The task: Exact copies are required of the lines from the line containing "What distance from the camera is point" through the final line of the listing, both included, and of no other lines.

Data provided:
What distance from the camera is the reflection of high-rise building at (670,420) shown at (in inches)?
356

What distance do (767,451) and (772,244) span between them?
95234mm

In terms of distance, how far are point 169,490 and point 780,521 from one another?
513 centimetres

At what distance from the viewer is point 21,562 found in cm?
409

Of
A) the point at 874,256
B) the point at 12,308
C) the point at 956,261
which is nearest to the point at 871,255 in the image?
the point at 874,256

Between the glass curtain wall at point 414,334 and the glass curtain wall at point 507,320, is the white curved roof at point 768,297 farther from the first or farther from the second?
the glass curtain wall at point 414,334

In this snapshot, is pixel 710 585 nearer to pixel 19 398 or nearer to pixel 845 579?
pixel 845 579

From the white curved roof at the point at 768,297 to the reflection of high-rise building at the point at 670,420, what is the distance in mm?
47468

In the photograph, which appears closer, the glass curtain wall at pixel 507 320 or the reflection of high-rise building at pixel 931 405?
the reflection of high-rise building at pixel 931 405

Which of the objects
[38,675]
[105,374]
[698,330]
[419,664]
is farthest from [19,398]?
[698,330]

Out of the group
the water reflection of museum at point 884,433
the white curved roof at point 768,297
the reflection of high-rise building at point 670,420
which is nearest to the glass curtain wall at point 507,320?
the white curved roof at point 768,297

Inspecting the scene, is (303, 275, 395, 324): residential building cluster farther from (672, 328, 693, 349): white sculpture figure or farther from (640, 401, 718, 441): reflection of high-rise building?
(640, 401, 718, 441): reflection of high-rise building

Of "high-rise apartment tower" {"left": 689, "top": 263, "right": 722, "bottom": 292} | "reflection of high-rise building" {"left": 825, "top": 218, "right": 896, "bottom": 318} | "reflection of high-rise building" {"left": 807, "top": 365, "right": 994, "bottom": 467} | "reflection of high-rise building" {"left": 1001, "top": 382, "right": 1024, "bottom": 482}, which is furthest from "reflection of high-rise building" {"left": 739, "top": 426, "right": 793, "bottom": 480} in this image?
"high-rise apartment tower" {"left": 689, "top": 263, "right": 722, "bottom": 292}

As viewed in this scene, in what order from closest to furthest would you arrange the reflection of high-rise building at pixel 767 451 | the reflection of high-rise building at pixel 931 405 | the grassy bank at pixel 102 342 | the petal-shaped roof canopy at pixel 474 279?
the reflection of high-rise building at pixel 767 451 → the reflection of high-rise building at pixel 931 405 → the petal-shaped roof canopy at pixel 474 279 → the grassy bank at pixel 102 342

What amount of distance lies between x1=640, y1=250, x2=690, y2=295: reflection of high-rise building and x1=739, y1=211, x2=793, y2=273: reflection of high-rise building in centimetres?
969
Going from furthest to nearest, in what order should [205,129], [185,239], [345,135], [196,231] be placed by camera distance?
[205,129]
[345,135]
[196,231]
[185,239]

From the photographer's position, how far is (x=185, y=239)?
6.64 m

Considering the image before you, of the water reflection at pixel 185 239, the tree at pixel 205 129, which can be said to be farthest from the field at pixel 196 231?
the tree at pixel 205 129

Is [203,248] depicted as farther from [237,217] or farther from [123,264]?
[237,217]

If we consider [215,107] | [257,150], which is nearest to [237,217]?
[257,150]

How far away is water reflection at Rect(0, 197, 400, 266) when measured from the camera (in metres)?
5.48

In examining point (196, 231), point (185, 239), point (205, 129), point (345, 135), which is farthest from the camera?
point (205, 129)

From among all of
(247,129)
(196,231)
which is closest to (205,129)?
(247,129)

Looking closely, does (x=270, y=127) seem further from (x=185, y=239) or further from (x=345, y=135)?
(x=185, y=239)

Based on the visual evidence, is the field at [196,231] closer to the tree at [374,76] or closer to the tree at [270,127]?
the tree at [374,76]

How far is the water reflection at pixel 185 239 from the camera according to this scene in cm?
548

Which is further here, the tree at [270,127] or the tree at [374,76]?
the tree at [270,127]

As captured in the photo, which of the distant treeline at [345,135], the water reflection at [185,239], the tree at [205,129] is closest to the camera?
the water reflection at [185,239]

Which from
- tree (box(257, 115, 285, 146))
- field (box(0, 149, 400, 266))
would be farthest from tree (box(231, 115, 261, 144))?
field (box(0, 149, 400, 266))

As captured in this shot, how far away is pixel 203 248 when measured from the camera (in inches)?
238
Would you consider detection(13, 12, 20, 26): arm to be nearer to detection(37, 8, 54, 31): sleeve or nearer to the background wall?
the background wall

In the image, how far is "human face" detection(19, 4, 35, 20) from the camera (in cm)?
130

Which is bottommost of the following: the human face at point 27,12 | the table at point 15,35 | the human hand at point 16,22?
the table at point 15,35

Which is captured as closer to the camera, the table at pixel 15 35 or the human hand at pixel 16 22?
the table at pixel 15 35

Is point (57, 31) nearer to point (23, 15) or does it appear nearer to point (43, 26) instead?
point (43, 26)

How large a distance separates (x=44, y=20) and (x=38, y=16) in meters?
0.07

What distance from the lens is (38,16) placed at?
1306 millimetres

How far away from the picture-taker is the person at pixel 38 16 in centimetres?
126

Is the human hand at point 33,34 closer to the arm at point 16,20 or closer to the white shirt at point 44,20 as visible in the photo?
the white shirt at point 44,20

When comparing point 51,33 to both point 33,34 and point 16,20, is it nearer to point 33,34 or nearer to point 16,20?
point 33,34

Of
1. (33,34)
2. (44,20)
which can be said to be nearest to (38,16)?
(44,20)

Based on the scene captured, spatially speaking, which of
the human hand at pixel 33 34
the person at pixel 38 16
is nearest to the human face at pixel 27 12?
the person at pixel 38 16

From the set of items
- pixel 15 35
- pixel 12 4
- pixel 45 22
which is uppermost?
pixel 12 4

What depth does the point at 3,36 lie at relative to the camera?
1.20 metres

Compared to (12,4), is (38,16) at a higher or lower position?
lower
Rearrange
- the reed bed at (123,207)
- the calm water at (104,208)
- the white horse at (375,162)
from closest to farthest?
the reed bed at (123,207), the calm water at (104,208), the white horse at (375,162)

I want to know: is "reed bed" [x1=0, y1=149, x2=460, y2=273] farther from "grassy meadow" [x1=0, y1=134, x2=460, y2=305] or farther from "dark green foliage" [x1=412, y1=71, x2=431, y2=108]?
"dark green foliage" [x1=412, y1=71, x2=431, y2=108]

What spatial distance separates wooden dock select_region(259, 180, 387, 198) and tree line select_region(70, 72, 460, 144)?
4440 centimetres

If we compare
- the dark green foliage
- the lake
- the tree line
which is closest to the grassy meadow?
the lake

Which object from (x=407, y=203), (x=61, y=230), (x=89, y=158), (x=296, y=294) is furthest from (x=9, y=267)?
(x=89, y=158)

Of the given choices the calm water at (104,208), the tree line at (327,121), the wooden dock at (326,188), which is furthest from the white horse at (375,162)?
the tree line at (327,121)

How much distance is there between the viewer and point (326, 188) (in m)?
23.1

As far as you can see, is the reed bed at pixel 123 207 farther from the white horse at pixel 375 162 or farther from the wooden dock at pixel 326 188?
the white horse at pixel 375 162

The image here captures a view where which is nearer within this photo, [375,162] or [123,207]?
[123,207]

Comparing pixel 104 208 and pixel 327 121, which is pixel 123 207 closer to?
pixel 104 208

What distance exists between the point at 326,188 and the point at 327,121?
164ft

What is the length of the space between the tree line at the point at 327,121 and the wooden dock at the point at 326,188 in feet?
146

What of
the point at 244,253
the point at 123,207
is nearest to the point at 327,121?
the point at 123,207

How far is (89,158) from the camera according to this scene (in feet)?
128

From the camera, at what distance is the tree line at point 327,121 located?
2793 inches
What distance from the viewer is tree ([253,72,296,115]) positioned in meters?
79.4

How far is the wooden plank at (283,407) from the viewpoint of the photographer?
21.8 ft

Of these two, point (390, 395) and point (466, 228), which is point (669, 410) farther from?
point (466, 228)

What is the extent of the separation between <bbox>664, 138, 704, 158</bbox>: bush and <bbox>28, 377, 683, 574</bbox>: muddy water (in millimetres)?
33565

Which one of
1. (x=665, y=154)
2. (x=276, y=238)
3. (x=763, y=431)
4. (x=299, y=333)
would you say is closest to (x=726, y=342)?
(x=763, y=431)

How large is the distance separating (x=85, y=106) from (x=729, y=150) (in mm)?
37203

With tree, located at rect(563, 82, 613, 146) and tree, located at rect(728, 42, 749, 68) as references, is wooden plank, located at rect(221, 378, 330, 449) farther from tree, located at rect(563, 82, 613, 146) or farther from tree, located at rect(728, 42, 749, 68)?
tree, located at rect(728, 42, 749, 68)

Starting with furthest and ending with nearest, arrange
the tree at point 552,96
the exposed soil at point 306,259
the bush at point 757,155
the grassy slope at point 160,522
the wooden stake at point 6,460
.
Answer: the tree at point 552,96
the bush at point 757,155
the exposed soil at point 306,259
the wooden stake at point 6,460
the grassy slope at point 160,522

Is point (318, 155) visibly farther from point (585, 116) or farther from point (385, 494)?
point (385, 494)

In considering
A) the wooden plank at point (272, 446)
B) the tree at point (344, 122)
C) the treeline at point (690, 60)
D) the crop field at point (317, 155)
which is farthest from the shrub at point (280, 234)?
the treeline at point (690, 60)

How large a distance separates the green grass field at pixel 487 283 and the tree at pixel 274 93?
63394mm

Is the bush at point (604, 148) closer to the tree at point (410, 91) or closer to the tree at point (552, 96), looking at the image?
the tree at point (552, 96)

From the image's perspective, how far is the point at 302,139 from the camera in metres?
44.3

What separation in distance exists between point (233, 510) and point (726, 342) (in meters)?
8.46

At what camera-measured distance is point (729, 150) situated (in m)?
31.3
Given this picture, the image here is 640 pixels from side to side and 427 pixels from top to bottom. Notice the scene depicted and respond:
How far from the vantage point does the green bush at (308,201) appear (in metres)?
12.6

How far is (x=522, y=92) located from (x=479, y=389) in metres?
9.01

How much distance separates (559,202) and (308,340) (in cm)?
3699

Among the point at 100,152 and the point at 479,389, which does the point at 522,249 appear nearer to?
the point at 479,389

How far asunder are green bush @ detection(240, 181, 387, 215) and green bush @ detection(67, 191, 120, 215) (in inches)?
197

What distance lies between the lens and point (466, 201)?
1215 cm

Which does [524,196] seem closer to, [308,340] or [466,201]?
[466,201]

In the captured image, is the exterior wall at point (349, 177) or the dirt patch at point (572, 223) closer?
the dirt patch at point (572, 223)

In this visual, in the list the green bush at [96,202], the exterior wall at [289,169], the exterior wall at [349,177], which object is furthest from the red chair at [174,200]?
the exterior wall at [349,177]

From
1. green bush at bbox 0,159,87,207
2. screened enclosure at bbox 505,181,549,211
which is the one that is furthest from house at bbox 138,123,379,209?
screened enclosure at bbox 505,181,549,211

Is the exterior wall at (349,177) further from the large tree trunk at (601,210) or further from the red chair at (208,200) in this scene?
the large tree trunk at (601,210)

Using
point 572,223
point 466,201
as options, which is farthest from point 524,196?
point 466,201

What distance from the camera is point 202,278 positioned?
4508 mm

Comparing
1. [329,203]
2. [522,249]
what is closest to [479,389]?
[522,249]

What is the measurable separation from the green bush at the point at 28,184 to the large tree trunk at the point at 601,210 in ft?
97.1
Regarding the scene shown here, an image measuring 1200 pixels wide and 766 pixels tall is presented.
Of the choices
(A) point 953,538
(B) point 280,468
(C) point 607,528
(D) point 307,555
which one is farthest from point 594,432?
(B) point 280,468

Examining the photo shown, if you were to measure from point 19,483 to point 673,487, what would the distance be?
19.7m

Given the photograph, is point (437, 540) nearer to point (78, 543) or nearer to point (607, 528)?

Result of this task:
What distance from the camera is point 202,278 positioned?
4508 mm

Comparing
1. [329,203]
2. [522,249]
what is closest to [479,389]?
[522,249]

What is the measurable separation from the green bush at the point at 28,184 to the large tree trunk at the point at 601,210 in ft?
97.1
Regarding the scene shown here, an image measuring 1200 pixels wide and 766 pixels tall is presented.
Of the choices
(A) point 953,538
(B) point 280,468
(C) point 607,528
(D) point 307,555
which one is farthest from point 594,432?
(B) point 280,468

Examining the photo shown, if you were to measure from point 19,483 to point 673,487, what would the distance be?
19.7m

Given the photograph, is point (437, 540) nearer to point (78, 543) or nearer to point (607, 528)?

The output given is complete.